I've always felt that one reason Americans eat too much is because so much of our food is tasteless. So we substitute quantity for quality.
Speaking at the Cleveland Clinic Medical Innovation Summit in November, this view was supported by a professional chef who had bariatric surgery at the age of 39. His BMI was 52, or 150 pounds over his ideal body weight. Now looking quite trim, Mario Izzo said, "Now I know I can only eat a small volume of food, so I want it to be tasty. Before, I went for volume." He said he maintains his weight loss with a "high-protein diet."
Unfortunately, I think most Americans still go for volume instead of taste.
We grab fast food or microwave processed dinners and gobble them down. They have so little inherent taste that the manufacturers stuff them with sugar and salt, or provide sugary, salty sauces.
The French, on the other hand, traditionally worship food, shop at the market every day, spend hours preparing tasty meals at home, and then spend a long time at the table. Until recently, when American fast food and quick eating became popular in Europe, the French had no major obesity problems. They ate rich food, but not a lot of it.
Chef Izzo was one of three bariatric surgery patients who gave their stories at the clinic Summit. You can hear the three men describe their situations here.

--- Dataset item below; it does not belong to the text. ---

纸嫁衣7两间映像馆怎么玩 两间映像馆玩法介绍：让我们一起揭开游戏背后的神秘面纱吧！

Izzo said he always thought he was OK because even though he was obese, he was thinner than his father and didn't have diabetes, high blood pressure, or high cholesterol. Then his diabetic father died from a heart attack at 59 and Izzo wanted to avoid the same fate. So he had the surgery, lost 140 pounds, and now works out 5 days a week.
Another patient, William Baughman, was diabetic and had cirrhotic NASH (nonalcoholic steatohepatitis), or fatty liver, which caused low platelets and easy bleeding. His BMI was only 32, but he needed to do something about his medical problems.

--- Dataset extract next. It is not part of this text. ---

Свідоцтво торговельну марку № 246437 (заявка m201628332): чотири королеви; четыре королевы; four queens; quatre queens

The third, David Brown, was overweight (370 pounds; BMI of 41) and diabetic. He said he was taking 27 pills a day, plus 5 daily injections of insulin.
None of the three men said they had any regrets about their surgery except that they hadn't done it sooner. (Of course, because the surgery was done at Cleveland Clinic, which sponsored the Summit, it would be unlikely they'd choose for the presentation patients who had complications or who regained all the lost weight.)
Baughman successfully battled the insurance industry. Because of his relatively low BMI, they first refused to approve the surgery. He went ahead with it anyway. And eventually, because he was doing it for medical problems, not obesity, they paid.
When asked if they thought obesity is a disease or a lifestyle choice, Izzo suggested that in his case lifestyle was important: as long as he was thinner than his relatives, he thought he was OK, and "I'm going to eat this because that's what our family eats."